◆ Exercise instructions
Print out every line, exactly as written.

Raw records
▼
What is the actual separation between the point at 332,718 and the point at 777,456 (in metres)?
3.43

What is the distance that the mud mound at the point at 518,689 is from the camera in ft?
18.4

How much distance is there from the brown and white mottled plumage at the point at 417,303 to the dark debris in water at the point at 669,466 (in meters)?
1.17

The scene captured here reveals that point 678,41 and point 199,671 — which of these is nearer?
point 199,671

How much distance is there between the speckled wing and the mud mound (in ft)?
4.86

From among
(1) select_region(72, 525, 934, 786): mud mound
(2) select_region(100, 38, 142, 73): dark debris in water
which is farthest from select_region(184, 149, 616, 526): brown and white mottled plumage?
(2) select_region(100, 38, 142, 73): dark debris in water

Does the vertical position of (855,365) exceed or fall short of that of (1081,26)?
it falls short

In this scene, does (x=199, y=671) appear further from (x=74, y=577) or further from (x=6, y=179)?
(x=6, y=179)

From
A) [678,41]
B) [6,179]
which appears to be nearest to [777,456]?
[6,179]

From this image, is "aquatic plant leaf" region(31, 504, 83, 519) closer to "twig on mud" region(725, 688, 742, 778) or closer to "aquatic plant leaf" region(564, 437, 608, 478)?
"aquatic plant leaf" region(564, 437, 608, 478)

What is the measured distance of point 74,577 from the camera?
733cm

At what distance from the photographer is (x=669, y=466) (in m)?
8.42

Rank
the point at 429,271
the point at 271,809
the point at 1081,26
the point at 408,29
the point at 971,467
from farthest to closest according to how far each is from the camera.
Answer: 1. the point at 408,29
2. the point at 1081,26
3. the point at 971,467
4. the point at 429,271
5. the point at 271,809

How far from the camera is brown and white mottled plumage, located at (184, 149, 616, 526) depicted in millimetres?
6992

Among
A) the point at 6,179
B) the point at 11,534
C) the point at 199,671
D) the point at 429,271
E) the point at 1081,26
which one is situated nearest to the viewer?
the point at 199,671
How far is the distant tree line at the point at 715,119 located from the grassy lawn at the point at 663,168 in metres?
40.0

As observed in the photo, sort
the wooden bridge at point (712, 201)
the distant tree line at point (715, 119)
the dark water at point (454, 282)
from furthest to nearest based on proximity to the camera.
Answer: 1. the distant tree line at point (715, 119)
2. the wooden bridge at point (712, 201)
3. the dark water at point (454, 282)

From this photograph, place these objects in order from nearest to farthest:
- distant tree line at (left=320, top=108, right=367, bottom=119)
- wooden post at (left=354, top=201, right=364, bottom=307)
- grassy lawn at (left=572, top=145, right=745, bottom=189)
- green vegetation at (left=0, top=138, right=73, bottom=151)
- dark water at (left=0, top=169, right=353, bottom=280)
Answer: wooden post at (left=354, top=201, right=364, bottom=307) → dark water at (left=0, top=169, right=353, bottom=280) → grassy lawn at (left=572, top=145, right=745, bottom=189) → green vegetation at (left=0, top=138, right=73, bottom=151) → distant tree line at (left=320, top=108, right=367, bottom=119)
▲
◆ Answer to the problem
What is the actual separation between the point at 332,718 and the point at 777,456 (in metres)?
3.43

What is the distance that the mud mound at the point at 518,689 is from the camera in ft?
18.4

How much distance is there from the brown and white mottled plumage at the point at 417,303 to the dark debris in water at the point at 669,466 (in meters)?
1.17

The scene captured here reveals that point 678,41 and point 199,671 — which of these is nearer?
point 199,671

How much distance is there between the speckled wing and the mud mound (in ft)?
4.86

From among
(1) select_region(72, 525, 934, 786): mud mound
(2) select_region(100, 38, 142, 73): dark debris in water
which is farthest from select_region(184, 149, 616, 526): brown and white mottled plumage?
(2) select_region(100, 38, 142, 73): dark debris in water

Does the vertical position of (855,365) exceed or fall short of that of (1081,26)?
it falls short

In this scene, does (x=199, y=671) appear further from (x=74, y=577) or further from (x=6, y=179)?
(x=6, y=179)

From
A) [678,41]
B) [6,179]
which appears to be nearest to [777,456]?
[6,179]

From this image, is "aquatic plant leaf" region(31, 504, 83, 519) closer to "twig on mud" region(725, 688, 742, 778) or closer to "aquatic plant leaf" region(564, 437, 608, 478)?
"aquatic plant leaf" region(564, 437, 608, 478)

What is the measured distance of point 74,577 from the camera?
733cm

At what distance from the photographer is (x=669, y=466) (in m)?
8.42

Rank
the point at 429,271
the point at 271,809
the point at 1081,26
the point at 408,29
the point at 971,467
from farthest to closest according to how far each is from the camera.
Answer: 1. the point at 408,29
2. the point at 1081,26
3. the point at 971,467
4. the point at 429,271
5. the point at 271,809

How far from the camera is brown and white mottled plumage, located at (184, 149, 616, 526) depicted in millimetres?
6992

Among
A) the point at 6,179
B) the point at 11,534
C) the point at 199,671
D) the point at 429,271
E) the point at 1081,26
which one is situated nearest to the viewer?
the point at 199,671
How far is the distant tree line at the point at 715,119 located from the grassy lawn at the point at 663,168 in metres?
40.0

As observed in the photo, sort
the wooden bridge at point (712, 201)
the distant tree line at point (715, 119)
the dark water at point (454, 282)
from furthest to nearest based on proximity to the camera.
Answer: 1. the distant tree line at point (715, 119)
2. the wooden bridge at point (712, 201)
3. the dark water at point (454, 282)

From this photograph, place these objects in order from nearest to farthest:
- distant tree line at (left=320, top=108, right=367, bottom=119)
- wooden post at (left=354, top=201, right=364, bottom=307)
- grassy lawn at (left=572, top=145, right=745, bottom=189)
- green vegetation at (left=0, top=138, right=73, bottom=151)
- dark water at (left=0, top=169, right=353, bottom=280)
Answer: wooden post at (left=354, top=201, right=364, bottom=307) → dark water at (left=0, top=169, right=353, bottom=280) → grassy lawn at (left=572, top=145, right=745, bottom=189) → green vegetation at (left=0, top=138, right=73, bottom=151) → distant tree line at (left=320, top=108, right=367, bottom=119)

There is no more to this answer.